Text segment
A Some probability revision

(Original version produced by A.R.Wade.)

Probability spaces and random variables

A probability space $(\Omega,\cF,\Pr)$ consists of

the sample space $\Omega$ (the set of all possible outcomes);
a $\sigma$ -algebra $\cF$ of events;
a probability $\Pr$ that to each event $A \in \cF$ assigns a number $\Pr (A)$ satisfying the probability axioms.

To say that $\cF$ is a $\sigma$ -algebra means that $\cF$ is a collection of subsets of $\Omega$ such that:

$\Omega \in \cF$ .
If $A \in \cF$ then its complement $A^\mathrm{c} \in \cF$ too.
If $A_1, A_2, \ldots \in \cF$ then $\cup_{n=1}^\infty A_n \in \cF$ too.

A random variable $X$ is a function $X : \Omega \to \R$ which is $\cF$ -measurable, meaning that $\{ \omega \in \Omega : X(\omega) \leq x \} \in \cF \text{ for all } x \in \R .$ An important example is the random variable $\1_A$ of an event $A \in \cF$ , defined by $\1_A ( \omega ) = \begin{cases} 1 & \text{if } \omega \in A, \\ 0 & \text{if } \omega \notin A . \end{cases}$ If $\cG \subseteq \cF$ is another (smaller) $\sigma$ -algebra, then a random variable $X$ is $\cG$ -measurable if $\{ \omega \in \Omega : X(\omega) \leq x \} \in \cG \text{ for all } x \in \R .$

Roughly speaking $X$ is $\cG$ -measurable if “knowing” $\cG$ means “knowing” $X$ .

Example. Consider the sample space for a die roll $\Omega = \{1,2,3,4,5,6\}$ . Take $\cF = 2^\Omega$ the power set of $\Omega$ (the set of all subsets). Take $\cG \subset \cF$ given by $\cG = \bigl\{ \emptyset, E , E^\mathrm{c}, \Omega \bigr\} ,$ where $E = \{ 2,4,6\}$ is the event that the score is even, and its complement $E^\mathrm{c} = \{1,3,5\}$ (the score is odd). Note that $\cG$ is a $\sigma$ -algebra. Take random variables $X(\omega) = \omega$ (the score) and $Y(\omega ) = \1_E$ (the indicator that the score is even).

Both $X$ and $Y$ are clearly $\cF$ -measurable.

Moreover, $Y$ is $\cG$ -measurable, since e.g., $\{ \omega : Y (\omega) \leq 1/2 \} = E^\mathrm{c} \in \cG$ , but $X$ is not $\cG$ -measurable, since e.g., $\{ \omega : X (\omega ) \leq 1 \} = \{ 1 \} \notin \cG$ .

Dataset excerpts

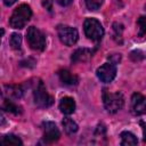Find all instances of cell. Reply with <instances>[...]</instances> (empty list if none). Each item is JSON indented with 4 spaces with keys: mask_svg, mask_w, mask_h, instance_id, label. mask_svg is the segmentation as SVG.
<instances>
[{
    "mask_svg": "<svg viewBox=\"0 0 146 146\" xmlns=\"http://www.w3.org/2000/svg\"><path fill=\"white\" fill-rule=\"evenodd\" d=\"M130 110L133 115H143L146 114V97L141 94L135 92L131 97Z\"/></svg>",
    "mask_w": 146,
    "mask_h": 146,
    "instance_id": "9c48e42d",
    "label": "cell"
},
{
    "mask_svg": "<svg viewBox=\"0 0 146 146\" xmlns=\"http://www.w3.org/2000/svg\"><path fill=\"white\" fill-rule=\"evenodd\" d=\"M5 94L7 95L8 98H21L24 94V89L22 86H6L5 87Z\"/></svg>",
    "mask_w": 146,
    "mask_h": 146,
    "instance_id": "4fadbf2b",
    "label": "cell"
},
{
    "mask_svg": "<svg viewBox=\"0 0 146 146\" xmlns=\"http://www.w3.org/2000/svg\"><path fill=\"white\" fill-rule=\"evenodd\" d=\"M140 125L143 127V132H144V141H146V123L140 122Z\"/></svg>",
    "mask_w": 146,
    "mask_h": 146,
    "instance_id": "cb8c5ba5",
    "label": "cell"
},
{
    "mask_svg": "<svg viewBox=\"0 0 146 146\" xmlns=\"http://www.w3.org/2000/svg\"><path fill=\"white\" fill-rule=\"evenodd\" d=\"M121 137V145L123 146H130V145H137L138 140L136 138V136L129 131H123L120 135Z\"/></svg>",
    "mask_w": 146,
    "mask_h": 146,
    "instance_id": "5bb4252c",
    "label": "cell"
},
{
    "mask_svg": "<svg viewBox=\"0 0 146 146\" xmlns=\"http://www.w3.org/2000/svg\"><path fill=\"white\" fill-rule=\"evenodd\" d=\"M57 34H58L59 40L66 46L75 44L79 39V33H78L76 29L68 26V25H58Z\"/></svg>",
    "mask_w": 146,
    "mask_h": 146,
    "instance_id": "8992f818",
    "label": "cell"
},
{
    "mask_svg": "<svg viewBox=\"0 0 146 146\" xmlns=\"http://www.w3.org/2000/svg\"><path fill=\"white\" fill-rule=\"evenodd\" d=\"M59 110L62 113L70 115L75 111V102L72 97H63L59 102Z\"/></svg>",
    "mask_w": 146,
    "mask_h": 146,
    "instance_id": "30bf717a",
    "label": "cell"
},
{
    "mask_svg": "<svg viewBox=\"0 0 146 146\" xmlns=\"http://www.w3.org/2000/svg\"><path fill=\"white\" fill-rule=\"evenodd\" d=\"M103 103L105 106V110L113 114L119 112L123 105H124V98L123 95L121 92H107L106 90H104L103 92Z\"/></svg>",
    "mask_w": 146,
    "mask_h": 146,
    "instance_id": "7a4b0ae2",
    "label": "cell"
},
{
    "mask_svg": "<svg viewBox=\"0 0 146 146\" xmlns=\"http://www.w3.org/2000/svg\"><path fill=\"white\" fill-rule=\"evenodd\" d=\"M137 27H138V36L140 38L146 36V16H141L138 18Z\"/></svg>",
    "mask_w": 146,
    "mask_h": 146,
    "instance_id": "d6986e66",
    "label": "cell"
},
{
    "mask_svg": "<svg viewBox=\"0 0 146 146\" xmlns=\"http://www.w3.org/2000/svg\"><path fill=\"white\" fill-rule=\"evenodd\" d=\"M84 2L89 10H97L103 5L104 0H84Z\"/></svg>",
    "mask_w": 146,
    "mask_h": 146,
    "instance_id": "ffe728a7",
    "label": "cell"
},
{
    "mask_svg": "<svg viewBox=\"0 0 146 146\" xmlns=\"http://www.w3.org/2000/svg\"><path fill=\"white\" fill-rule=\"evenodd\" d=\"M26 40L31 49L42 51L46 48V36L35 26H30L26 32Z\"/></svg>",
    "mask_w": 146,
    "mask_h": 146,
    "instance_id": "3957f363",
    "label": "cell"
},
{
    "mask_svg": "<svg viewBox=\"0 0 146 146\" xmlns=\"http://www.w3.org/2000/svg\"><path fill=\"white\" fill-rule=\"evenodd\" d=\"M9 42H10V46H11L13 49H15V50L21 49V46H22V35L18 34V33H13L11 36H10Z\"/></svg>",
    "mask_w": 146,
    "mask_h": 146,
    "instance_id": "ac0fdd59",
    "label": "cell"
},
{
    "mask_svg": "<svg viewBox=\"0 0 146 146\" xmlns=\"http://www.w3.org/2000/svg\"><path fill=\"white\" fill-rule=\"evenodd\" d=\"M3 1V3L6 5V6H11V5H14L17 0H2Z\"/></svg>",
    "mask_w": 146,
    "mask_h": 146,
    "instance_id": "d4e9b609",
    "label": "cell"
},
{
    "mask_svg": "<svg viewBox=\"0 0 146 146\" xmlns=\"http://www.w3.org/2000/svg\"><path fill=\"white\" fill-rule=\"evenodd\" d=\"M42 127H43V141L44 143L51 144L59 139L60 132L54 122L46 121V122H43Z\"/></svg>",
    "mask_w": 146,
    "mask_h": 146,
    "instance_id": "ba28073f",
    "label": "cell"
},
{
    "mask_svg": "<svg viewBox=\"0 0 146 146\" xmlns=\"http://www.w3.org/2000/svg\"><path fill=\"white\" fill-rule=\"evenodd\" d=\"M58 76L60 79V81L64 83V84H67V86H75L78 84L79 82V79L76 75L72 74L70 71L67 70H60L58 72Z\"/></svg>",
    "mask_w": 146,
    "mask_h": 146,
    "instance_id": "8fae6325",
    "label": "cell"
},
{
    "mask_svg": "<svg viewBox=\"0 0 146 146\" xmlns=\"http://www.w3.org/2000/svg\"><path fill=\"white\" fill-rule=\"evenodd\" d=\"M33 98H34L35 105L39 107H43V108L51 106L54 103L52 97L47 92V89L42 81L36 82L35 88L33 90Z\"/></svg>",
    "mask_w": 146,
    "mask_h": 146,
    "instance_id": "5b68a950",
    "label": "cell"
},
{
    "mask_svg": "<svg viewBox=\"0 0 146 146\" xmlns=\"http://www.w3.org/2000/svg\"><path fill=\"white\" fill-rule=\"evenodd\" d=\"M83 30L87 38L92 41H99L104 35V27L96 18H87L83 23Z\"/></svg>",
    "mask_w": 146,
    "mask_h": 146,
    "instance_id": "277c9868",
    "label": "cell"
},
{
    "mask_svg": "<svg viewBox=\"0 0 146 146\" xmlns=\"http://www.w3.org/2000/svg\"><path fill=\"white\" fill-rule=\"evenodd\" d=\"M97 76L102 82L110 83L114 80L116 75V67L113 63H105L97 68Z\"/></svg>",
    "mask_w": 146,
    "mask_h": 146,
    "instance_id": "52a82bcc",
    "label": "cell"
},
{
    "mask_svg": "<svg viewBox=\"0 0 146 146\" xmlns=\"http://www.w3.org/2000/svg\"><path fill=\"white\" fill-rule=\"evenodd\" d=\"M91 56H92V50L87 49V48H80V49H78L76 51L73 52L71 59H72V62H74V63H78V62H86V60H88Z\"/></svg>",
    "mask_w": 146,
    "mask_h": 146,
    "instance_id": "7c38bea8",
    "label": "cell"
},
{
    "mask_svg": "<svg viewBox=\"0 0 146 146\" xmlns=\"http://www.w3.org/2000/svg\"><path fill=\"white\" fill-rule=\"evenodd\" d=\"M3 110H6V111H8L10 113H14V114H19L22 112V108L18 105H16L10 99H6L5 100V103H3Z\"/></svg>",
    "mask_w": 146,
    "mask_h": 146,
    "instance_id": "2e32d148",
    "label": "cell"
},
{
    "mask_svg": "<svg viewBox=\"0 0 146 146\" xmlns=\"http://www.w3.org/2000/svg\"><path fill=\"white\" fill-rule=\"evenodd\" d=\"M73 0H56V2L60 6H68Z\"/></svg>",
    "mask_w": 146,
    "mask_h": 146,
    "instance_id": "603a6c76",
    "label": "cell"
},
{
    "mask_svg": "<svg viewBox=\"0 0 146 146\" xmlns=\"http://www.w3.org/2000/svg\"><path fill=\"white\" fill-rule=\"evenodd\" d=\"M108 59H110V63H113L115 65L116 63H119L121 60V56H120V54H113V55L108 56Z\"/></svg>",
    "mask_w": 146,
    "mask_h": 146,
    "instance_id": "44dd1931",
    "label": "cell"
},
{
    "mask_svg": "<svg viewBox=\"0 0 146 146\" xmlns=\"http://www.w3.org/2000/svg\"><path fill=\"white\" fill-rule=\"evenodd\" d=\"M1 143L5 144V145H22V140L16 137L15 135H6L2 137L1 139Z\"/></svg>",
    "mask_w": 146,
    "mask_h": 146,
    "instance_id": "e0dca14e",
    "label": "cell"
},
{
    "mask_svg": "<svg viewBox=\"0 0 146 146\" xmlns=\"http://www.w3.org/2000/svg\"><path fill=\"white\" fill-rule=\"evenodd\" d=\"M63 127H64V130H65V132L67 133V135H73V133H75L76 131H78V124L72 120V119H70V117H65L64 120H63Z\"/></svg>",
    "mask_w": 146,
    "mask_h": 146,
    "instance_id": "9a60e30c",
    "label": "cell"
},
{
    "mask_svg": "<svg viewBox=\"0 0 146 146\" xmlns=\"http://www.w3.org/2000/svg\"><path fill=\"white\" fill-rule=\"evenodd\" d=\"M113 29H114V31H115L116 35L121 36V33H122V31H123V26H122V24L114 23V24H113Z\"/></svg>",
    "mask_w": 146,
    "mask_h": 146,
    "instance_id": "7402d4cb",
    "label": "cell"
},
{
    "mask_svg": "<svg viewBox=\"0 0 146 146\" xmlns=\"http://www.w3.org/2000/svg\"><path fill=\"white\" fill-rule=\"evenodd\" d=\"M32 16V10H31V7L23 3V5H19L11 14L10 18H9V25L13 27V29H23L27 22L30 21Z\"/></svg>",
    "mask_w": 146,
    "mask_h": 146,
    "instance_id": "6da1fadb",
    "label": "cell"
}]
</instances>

Required actions
1. According to the probability revision text, what three things make up a probability space?
2. Rewrite the probability revision text from "(Original version produced" up to and including "the probability axioms.", substituting "outcome space" for "sample space".
These rows come from a separate source.

Problem solutions
1. The sample space Ω (the set of all possible outcomes), a σ-algebra F of events, and a probability Pr that assigns to each event A in F a number Pr(A) satisfying the probability axioms.

2.
(Original version produced by A.R.Wade.)

Probability spaces and random variables

A probability space $(\Omega,\cF,\Pr)$ consists of

the outcome space $\Omega$ (the set of all possible outcomes);
a $\sigma$ -algebra $\cF$ of events;
a probability $\Pr$ that to each event $A \in \cF$ assigns a number $\Pr (A)$ satisfying the probability axioms.